━━━ Bacaan Latihan ━━━

Penulis: Ni Luh Putu Ayu Bintang dan Ni Luh Putu Puspa Aryanti
Musim hujan menjadi alarm bagi I Komang Alit merawat kebun jeruknya di Desa Mengani, Kecamatan Kintamani, Bangli. Komang Alit salah satu petani jeruk kintamani yang memilih membudidayakan dua jenis jeruk. Sudah 25 tahun sejak lulus SMA sampai sekarang berumur 46 tahun, Komang Alit membudidayakan jeruk siam dan remao gerga rebong (kiprok).
Kini ia memiliki kurang lebih 1 hektare tanah untuk ditanami jeruk. Jeruk siam terus dikembangkan karena memiliki keunggulan rasa manis sehingga mudah dipasarkan. Jeruk ini cocok ditanam di daerah sejuk seperti di Desa Mengani Kintamani.
Sedangkan jeruk kiprok memiliki keunggulan mampu bertahan lebih dari satu bulan pascapanen. “Jeruk kiprok baru-baru ini diperkenalkan di Bali, sehingga belum banyak diketahui petani. Jeruk ini merupakan jenis unggulan baru di Indonesia,” kata Komang yang aktif dalam komunitas Subak Abian Eka Swakarya Dharma.

━━━ Daftar Data ━━━

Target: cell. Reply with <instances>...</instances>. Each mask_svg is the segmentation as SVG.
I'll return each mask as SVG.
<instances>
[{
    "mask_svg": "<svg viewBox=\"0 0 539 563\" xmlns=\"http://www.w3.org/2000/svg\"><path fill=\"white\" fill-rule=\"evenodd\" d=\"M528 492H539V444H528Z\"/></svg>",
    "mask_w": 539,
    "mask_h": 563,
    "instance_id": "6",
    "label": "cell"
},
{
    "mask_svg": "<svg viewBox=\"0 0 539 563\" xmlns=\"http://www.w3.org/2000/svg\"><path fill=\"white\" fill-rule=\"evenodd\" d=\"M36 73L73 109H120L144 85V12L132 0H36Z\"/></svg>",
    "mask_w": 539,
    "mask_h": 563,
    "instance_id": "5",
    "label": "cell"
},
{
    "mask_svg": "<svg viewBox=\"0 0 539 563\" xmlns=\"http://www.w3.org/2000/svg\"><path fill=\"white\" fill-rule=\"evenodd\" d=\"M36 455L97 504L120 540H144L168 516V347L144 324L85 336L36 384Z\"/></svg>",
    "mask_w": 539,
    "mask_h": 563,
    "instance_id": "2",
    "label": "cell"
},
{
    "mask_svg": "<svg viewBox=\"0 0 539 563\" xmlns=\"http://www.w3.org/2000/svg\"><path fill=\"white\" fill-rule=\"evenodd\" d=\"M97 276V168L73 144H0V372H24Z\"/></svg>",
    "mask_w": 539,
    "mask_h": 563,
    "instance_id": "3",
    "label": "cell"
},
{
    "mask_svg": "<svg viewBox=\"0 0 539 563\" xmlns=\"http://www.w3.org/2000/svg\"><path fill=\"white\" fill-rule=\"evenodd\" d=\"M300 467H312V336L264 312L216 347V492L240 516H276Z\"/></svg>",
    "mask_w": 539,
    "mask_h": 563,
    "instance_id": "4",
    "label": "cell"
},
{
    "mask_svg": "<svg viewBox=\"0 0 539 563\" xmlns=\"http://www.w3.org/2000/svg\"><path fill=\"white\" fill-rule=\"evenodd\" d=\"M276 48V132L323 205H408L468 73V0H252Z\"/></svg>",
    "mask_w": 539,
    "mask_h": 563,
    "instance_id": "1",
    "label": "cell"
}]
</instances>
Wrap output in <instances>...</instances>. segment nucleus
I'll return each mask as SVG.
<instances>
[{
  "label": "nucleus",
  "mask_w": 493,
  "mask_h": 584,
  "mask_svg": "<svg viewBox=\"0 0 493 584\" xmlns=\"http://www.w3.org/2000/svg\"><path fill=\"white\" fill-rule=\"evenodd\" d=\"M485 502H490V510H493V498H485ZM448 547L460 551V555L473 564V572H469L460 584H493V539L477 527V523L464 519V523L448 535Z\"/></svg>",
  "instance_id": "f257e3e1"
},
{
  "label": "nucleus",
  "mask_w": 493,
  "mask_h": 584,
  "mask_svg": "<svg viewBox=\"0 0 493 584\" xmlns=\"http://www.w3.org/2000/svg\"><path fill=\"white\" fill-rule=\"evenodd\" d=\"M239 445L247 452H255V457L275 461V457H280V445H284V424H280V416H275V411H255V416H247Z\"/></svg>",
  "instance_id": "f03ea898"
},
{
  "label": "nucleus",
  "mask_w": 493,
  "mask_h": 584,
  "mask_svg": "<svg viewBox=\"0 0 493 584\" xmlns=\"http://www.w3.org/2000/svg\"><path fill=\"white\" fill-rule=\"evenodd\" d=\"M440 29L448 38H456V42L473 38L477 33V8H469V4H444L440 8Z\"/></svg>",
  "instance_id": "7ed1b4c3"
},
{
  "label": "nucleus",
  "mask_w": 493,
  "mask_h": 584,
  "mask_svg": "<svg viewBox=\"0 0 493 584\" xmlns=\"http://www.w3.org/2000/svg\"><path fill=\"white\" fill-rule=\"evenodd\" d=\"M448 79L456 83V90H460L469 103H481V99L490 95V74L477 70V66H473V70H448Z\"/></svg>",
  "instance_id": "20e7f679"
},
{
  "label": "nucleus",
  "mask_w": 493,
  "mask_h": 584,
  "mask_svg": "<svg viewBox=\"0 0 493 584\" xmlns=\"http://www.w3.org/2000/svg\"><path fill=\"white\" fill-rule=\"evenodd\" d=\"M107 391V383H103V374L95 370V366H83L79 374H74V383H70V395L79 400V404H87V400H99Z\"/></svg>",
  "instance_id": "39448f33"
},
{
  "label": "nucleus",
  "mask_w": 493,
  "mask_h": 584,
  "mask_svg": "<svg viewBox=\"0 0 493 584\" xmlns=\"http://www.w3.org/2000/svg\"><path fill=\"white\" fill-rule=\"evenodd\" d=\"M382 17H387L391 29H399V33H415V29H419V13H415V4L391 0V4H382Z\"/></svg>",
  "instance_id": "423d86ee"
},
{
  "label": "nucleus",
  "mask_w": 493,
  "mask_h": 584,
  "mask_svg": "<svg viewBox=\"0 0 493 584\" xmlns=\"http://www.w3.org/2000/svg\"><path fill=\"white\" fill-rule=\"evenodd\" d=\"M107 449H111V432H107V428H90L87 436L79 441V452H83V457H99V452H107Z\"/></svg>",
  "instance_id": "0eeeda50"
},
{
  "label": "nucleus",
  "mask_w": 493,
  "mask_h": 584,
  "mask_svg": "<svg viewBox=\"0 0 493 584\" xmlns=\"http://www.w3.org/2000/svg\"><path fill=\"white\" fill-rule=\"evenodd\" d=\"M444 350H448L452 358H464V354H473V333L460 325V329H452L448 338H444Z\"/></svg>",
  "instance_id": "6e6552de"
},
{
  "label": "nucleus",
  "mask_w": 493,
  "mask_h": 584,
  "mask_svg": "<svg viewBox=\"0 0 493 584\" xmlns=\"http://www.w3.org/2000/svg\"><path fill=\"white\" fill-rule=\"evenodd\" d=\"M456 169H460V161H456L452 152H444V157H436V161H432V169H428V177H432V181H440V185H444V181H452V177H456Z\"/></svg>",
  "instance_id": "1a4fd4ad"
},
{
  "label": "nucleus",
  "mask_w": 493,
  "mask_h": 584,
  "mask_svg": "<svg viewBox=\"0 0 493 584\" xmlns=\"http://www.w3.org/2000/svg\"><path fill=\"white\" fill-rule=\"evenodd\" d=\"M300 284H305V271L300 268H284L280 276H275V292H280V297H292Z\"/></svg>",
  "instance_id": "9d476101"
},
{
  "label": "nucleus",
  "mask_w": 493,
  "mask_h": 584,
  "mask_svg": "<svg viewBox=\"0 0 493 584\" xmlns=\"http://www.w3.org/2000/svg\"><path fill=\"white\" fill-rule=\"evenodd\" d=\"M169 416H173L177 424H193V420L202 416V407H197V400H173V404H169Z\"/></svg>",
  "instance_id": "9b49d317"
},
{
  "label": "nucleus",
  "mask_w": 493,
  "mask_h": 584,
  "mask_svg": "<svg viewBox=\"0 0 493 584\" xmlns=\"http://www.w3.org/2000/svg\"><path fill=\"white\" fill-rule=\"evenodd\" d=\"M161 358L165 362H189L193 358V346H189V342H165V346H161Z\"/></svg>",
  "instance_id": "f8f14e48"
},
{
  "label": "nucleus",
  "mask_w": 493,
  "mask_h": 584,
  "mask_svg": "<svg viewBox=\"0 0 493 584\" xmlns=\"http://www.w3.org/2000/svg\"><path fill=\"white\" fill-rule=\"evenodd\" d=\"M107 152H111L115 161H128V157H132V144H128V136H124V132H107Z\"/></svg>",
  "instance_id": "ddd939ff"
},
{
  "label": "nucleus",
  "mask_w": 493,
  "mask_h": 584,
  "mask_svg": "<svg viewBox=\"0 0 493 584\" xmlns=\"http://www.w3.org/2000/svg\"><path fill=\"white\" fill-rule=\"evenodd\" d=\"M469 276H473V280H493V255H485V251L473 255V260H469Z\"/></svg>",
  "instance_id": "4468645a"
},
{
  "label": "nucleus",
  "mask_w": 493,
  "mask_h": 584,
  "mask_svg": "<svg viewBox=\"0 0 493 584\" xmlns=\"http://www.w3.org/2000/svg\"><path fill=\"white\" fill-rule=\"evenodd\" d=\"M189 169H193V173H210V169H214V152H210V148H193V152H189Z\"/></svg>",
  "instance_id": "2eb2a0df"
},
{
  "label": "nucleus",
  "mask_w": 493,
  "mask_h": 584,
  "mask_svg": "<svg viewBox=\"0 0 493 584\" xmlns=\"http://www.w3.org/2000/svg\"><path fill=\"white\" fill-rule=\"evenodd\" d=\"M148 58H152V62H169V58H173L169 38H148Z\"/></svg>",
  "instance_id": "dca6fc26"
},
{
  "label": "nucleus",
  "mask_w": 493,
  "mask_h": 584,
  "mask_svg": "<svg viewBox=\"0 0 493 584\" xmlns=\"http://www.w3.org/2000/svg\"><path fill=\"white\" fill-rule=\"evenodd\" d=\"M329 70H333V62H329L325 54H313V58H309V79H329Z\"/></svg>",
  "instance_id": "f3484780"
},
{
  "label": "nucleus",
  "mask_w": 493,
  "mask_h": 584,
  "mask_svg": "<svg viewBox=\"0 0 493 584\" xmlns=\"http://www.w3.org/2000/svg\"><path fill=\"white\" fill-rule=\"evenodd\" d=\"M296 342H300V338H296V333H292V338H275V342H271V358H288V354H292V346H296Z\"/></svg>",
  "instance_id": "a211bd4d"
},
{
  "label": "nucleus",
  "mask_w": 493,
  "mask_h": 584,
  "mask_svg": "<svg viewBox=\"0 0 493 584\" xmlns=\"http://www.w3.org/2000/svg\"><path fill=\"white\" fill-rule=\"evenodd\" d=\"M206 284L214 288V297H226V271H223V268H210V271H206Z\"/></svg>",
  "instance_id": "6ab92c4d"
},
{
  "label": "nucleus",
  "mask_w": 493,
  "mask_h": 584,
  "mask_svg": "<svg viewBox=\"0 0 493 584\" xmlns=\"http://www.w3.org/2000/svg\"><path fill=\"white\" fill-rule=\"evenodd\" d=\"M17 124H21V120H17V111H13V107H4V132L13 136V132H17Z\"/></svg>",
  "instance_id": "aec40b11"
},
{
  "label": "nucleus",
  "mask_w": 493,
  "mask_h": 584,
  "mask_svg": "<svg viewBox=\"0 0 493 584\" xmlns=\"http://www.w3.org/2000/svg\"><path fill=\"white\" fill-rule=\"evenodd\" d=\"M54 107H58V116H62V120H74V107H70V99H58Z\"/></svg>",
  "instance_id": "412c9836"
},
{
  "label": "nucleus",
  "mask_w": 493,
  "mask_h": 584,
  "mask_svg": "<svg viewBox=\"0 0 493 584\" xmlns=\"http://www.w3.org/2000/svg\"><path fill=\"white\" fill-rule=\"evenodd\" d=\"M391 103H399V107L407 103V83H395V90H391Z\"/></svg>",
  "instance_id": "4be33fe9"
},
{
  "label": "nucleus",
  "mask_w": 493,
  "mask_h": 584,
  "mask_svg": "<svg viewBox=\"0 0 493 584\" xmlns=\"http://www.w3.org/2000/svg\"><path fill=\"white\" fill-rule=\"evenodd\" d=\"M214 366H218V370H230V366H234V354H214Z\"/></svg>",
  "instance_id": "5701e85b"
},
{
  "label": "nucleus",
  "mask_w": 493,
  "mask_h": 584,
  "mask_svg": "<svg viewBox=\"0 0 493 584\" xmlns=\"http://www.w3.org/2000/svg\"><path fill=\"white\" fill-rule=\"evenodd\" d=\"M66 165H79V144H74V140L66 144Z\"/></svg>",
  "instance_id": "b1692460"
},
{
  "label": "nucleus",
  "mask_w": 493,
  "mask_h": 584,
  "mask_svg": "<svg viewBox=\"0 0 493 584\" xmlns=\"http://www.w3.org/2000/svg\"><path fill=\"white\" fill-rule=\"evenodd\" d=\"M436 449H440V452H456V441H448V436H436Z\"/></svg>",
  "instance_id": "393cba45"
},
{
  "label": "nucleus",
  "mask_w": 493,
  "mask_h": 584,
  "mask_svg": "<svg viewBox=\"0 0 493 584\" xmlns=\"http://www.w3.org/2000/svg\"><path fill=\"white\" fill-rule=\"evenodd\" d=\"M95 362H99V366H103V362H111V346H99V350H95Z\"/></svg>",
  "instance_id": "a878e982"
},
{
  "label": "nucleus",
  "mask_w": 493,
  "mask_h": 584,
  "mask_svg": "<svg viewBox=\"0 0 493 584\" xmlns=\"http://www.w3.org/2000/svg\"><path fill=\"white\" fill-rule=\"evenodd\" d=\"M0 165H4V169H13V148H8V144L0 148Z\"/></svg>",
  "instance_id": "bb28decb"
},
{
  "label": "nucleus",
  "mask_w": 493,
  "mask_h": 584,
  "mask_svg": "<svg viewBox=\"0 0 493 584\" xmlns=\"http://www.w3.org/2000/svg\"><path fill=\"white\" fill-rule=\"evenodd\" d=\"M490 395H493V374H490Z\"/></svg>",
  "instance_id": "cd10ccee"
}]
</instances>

━━━

● **Kumpulan Tugas**
**a)** Salin dengan tepat bagian bacaan tentang kebun jeruk Komang Alit yang diawali kata-kata "Kini ia memiliki" dan diakhiri kata-kata "Eka Swakarya Dharma.".
**b)** Sebutkan luas tanah yang dimiliki Komang Alit untuk ditanami jeruk menurut bacaan tentang kebun jeruk Komang Alit.

● **Jawaban Kegiatan**
**a)**
Kini ia memiliki kurang lebih 1 hektare tanah untuk ditanami jeruk. Jeruk siam terus dikembangkan karena memiliki keunggulan rasa manis sehingga mudah dipasarkan. Jeruk ini cocok ditanam di daerah sejuk seperti di Desa Mengani Kintamani.
Sedangkan jeruk kiprok memiliki keunggulan mampu bertahan lebih dari satu bulan pascapanen. “Jeruk kiprok baru-baru ini diperkenalkan di Bali, sehingga belum banyak diketahui petani. Jeruk ini merupakan jenis unggulan baru di Indonesia,” kata Komang yang aktif dalam komunitas Subak Abian Eka Swakarya Dharma.

**b)** Kurang lebih 1 hektare.